## BEGIN Given data

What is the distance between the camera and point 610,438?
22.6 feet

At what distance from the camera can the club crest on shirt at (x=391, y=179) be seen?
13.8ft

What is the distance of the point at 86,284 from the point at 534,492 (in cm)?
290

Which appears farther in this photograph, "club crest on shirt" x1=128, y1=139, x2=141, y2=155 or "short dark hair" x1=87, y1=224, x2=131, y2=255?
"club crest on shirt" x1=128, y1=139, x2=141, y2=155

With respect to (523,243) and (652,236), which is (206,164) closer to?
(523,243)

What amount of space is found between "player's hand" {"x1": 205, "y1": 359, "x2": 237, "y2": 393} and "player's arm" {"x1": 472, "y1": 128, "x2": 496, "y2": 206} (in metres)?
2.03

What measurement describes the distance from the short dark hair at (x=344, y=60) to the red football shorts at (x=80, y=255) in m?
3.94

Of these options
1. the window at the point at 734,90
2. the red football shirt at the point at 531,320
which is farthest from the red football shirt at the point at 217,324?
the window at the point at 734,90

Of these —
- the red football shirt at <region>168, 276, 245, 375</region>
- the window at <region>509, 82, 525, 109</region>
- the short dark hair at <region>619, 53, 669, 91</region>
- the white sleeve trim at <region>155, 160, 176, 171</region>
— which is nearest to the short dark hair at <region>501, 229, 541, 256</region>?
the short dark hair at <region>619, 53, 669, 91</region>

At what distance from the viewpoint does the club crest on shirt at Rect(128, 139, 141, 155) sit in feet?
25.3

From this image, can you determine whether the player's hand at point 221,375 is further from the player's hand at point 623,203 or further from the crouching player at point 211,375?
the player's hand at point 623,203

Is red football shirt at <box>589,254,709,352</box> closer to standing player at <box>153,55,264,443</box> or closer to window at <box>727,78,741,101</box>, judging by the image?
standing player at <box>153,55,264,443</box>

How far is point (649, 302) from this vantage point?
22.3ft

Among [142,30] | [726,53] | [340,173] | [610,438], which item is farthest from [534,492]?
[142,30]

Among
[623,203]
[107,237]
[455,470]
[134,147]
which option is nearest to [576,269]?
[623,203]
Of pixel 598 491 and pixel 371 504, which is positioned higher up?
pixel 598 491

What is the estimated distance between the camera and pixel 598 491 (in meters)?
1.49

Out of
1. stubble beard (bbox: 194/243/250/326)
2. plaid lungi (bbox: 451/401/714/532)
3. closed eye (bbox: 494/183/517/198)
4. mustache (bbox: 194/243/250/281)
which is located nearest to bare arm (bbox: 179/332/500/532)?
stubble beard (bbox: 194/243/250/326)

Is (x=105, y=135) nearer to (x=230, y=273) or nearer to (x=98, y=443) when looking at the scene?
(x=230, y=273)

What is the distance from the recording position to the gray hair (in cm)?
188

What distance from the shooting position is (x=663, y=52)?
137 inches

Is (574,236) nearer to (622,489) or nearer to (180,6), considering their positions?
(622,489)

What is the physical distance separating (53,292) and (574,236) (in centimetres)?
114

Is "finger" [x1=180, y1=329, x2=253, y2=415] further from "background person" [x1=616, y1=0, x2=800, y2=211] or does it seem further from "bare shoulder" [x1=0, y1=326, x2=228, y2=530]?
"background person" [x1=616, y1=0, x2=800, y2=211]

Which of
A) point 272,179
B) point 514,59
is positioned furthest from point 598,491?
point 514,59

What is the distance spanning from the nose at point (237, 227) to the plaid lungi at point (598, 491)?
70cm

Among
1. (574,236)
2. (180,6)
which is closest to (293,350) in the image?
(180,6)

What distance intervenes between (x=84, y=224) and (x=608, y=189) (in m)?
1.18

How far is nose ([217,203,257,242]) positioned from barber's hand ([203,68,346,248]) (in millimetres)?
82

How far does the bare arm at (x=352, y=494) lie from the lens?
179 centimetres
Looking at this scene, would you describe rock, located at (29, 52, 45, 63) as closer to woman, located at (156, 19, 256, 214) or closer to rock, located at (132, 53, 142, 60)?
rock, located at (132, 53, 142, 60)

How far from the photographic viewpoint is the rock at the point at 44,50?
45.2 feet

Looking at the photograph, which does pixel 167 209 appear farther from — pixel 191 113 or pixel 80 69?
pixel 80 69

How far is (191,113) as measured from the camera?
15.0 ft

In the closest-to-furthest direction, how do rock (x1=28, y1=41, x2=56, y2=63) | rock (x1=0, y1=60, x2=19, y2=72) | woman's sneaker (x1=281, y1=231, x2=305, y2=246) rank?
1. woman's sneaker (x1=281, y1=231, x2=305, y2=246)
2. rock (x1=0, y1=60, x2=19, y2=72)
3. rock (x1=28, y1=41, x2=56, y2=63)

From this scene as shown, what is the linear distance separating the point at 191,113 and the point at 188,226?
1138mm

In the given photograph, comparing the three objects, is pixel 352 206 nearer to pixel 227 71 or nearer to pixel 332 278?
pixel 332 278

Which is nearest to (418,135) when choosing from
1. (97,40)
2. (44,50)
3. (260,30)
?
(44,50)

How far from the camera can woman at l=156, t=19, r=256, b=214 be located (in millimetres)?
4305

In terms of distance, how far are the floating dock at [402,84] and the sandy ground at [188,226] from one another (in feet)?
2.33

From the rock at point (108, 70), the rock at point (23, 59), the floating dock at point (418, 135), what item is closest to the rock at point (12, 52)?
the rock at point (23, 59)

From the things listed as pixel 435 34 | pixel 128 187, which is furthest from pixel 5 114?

## END Given data

* **What is needed**
Convert every line of the records above into a numbered list, leaving out the blank lines.

* **Correct answer**
1. What is the distance between the camera and point 610,438?
2. 22.6 feet
3. At what distance from the camera can the club crest on shirt at (x=391, y=179) be seen?
4. 13.8ft
5. What is the distance of the point at 86,284 from the point at 534,492 (in cm)?
6. 290
7. Which appears farther in this photograph, "club crest on shirt" x1=128, y1=139, x2=141, y2=155 or "short dark hair" x1=87, y1=224, x2=131, y2=255?
8. "club crest on shirt" x1=128, y1=139, x2=141, y2=155
9. With respect to (523,243) and (652,236), which is (206,164) closer to?
10. (523,243)
11. What amount of space is found between "player's hand" {"x1": 205, "y1": 359, "x2": 237, "y2": 393} and "player's arm" {"x1": 472, "y1": 128, "x2": 496, "y2": 206} (in metres)?
12. 2.03
13. What measurement describes the distance from the short dark hair at (x=344, y=60) to the red football shorts at (x=80, y=255) in m?
14. 3.94
15. Of these options
16. 1. the window at the point at 734,90
17. 2. the red football shirt at the point at 531,320
18. which is farthest from the red football shirt at the point at 217,324?
19. the window at the point at 734,90
20. Of these —
21. - the red football shirt at <region>168, 276, 245, 375</region>
22. - the window at <region>509, 82, 525, 109</region>
23. - the short dark hair at <region>619, 53, 669, 91</region>
24. - the white sleeve trim at <region>155, 160, 176, 171</region>
25. — which is nearest to the short dark hair at <region>501, 229, 541, 256</region>?
26. the short dark hair at <region>619, 53, 669, 91</region>
27. At what distance from the viewpoint does the club crest on shirt at Rect(128, 139, 141, 155) sit in feet?
28. 25.3
29. From this image, can you determine whether the player's hand at point 221,375 is further from the player's hand at point 623,203 or further from the crouching player at point 211,375?
30. the player's hand at point 623,203
31. Is red football shirt at <box>589,254,709,352</box> closer to standing player at <box>153,55,264,443</box> or closer to window at <box>727,78,741,101</box>, judging by the image?
32. standing player at <box>153,55,264,443</box>
33. How far is point (649, 302) from this vantage point?
34. 22.3ft
35. Among [142,30] | [726,53] | [340,173] | [610,438], which item is farthest from [534,492]?
36. [142,30]
37. Among
38. [623,203]
39. [107,237]
40. [455,470]
41. [134,147]
42. which option is nearest to [576,269]?
43. [623,203]
44. Of pixel 598 491 and pixel 371 504, which is positioned higher up?
45. pixel 598 491
46. What is the estimated distance between the camera and pixel 598 491 (in meters)?
47. 1.49
48. Out of
49. 1. stubble beard (bbox: 194/243/250/326)
50. 2. plaid lungi (bbox: 451/401/714/532)
51. 3. closed eye (bbox: 494/183/517/198)
52. 4. mustache (bbox: 194/243/250/281)
53. which is located nearest to bare arm (bbox: 179/332/500/532)?
54. stubble beard (bbox: 194/243/250/326)
55. Is (x=105, y=135) nearer to (x=230, y=273) or nearer to (x=98, y=443) when looking at the scene?
56. (x=230, y=273)
57. What is the distance from the recording position to the gray hair (in cm)?
58. 188
59. What distance from the shooting position is (x=663, y=52)?
60. 137 inches
61. Is (574,236) nearer to (622,489) or nearer to (180,6), considering their positions?
62. (622,489)
63. What is the physical distance separating (53,292) and (574,236) (in centimetres)?
64. 114
65. Is "finger" [x1=180, y1=329, x2=253, y2=415] further from "background person" [x1=616, y1=0, x2=800, y2=211] or does it seem further from "bare shoulder" [x1=0, y1=326, x2=228, y2=530]?
66. "background person" [x1=616, y1=0, x2=800, y2=211]
67. Which of
68. A) point 272,179
69. B) point 514,59
70. is positioned furthest from point 598,491?
71. point 514,59
72. What is the distance spanning from the nose at point (237, 227) to the plaid lungi at point (598, 491)?
73. 70cm
74. Among
75. 1. (574,236)
76. 2. (180,6)
77. which is closest to (293,350) in the image?
78. (180,6)
79. What distance intervenes between (x=84, y=224) and (x=608, y=189) (in m)?
80. 1.18
81. How far is nose ([217,203,257,242]) positioned from barber's hand ([203,68,346,248]) (in millimetres)?
82. 82
83. How far does the bare arm at (x=352, y=494) lie from the lens?
84. 179 centimetres
85. Looking at this scene, would you describe rock, located at (29, 52, 45, 63) as closer to woman, located at (156, 19, 256, 214) or closer to rock, located at (132, 53, 142, 60)?
86. rock, located at (132, 53, 142, 60)
87. How far from the photographic viewpoint is the rock at the point at 44,50?
88. 45.2 feet
89. Looking at the photograph, which does pixel 167 209 appear farther from — pixel 191 113 or pixel 80 69?
90. pixel 80 69
91. How far is (191,113) as measured from the camera?
92. 15.0 ft
93. In the closest-to-furthest direction, how do rock (x1=28, y1=41, x2=56, y2=63) | rock (x1=0, y1=60, x2=19, y2=72) | woman's sneaker (x1=281, y1=231, x2=305, y2=246) rank?
94. 1. woman's sneaker (x1=281, y1=231, x2=305, y2=246)
95. 2. rock (x1=0, y1=60, x2=19, y2=72)
96. 3. rock (x1=28, y1=41, x2=56, y2=63)
97. From this scene as shown, what is the linear distance separating the point at 191,113 and the point at 188,226?
98. 1138mm
99. In the given photograph, comparing the three objects, is pixel 352 206 nearer to pixel 227 71 or nearer to pixel 332 278?
100. pixel 332 278
101. Which is nearest to (418,135) when choosing from
102. 1. (97,40)
103. 2. (44,50)
104. 3. (260,30)
105. ?
106. (44,50)
107. How far from the camera can woman at l=156, t=19, r=256, b=214 be located (in millimetres)?
108. 4305
109. In terms of distance, how far are the floating dock at [402,84] and the sandy ground at [188,226] from one another (in feet)?
110. 2.33
111. From the rock at point (108, 70), the rock at point (23, 59), the floating dock at point (418, 135), what item is closest to the rock at point (12, 52)?
112. the rock at point (23, 59)
113. From the things listed as pixel 435 34 | pixel 128 187, which is furthest from pixel 5 114?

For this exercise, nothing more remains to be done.